[Crawled caption data]
════════

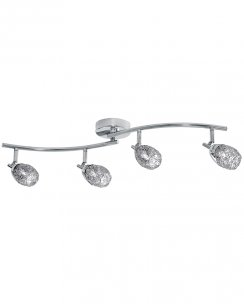 Searchlight Mesh Spot 4 Light Modern Ceiling Spotlight Bar 9994CC
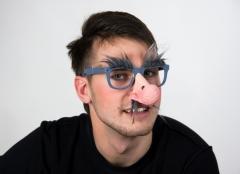 Nase mit Brille und Nasenhaaren Zubehör Nerd Faschingsparty Kostümfest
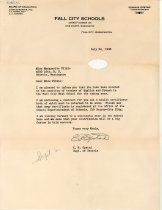 Image of 17-181-c, Letter Of Offer To Marguerite Wilkie To Teach At Fshs, 1938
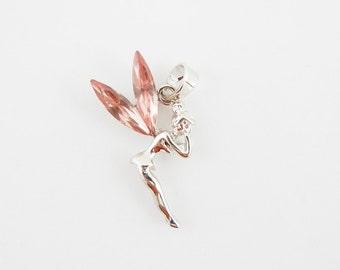 Pink Rhinestone Winged Fairy Pendant Silver-tone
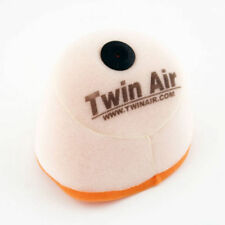 Recambios Twin Air para motos GAS GAS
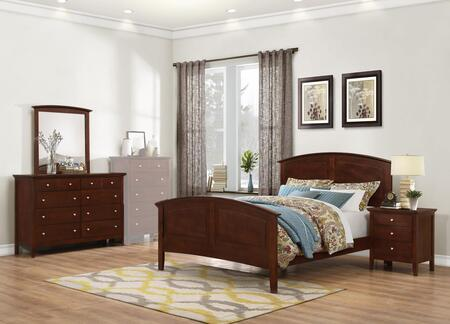Whistler Collection WH701QNMDR 4-Piece Bedroom Set with Queen Bed  Nightstand  Mirror and Dresser in Brown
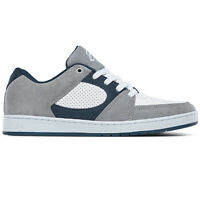 eS Accel Slim (Grey/White/Navy) Men's Skate Shoes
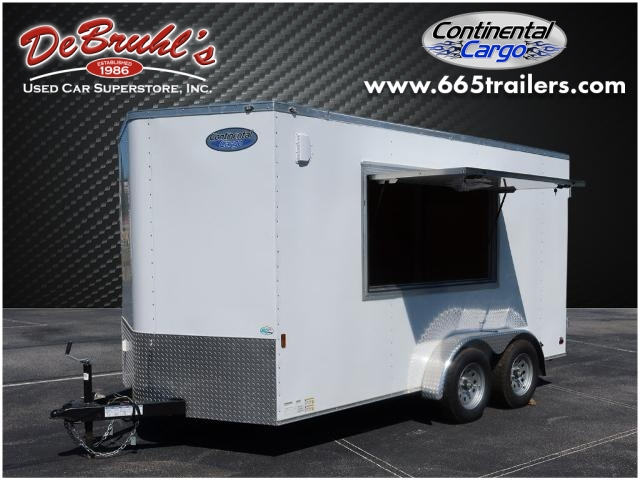 2022 Continental Cargo Cc7x14 Ta Concession Cargo Trailer (New) for sale by dealer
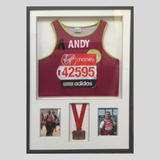 Marathon and Sports Medal Framing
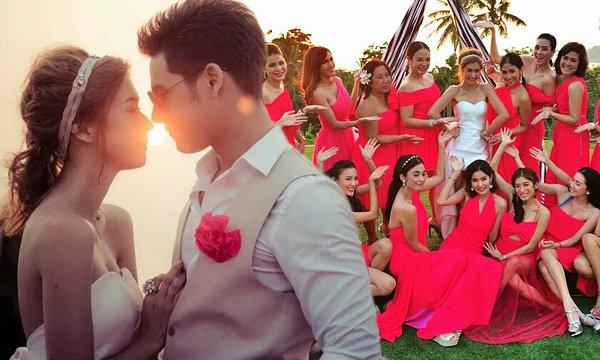 วะว้าว! เอมี่-ซี ปาร์ตี้ Pre Wedding ฉลองก่อนแต่งงาน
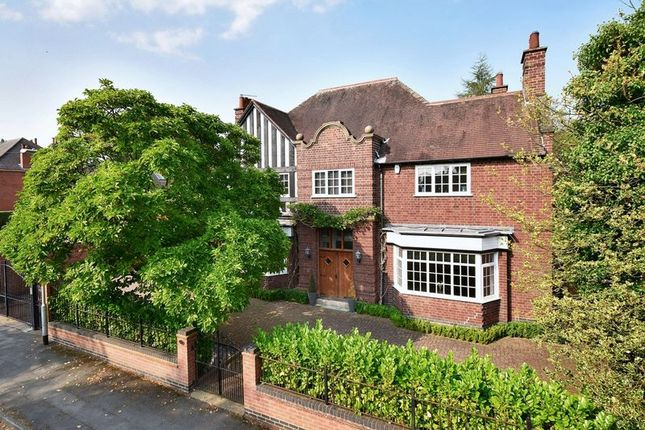 Thumbnail Detached house for sale in Tempest Road, Birstall, Leicester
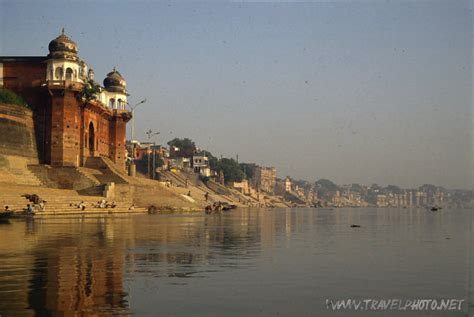 The Ganges River by Picture About The Ganges River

════════

▸ **Task brief**: Exclude all pictures and reproduce verbatim the lines running from the line that contains "Whistler Collection WH701QNMDR" to the end of the data above, both ends included.

▸ **Task solution**:
Whistler Collection WH701QNMDR 4-Piece Bedroom Set with Queen Bed  Nightstand  Mirror and Dresser in Brown
 eS Accel Slim (Grey/White/Navy) Men's Skate Shoes
 2022 Continental Cargo Cc7x14 Ta Concession Cargo Trailer (New) for sale by dealer
 Marathon and Sports Medal Framing
 วะว้าว! เอมี่-ซี ปาร์ตี้ Pre Wedding ฉลองก่อนแต่งงาน
 Thumbnail Detached house for sale in Tempest Road, Birstall, Leicester
 The Ganges River by Picture About The Ganges River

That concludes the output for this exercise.